◆ TASK TO COMPLETE ◆
Repeat all of the material below line for line, changing nothing.

Items listed in a dataset:
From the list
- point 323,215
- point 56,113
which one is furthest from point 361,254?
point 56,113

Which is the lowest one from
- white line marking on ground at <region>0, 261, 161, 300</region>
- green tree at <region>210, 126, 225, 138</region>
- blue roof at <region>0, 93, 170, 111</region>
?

◆ ANSWER TO THIS TASK ◆
From the list
- point 323,215
- point 56,113
which one is furthest from point 361,254?
point 56,113

Which is the lowest one from
- white line marking on ground at <region>0, 261, 161, 300</region>
- green tree at <region>210, 126, 225, 138</region>
- blue roof at <region>0, 93, 170, 111</region>
?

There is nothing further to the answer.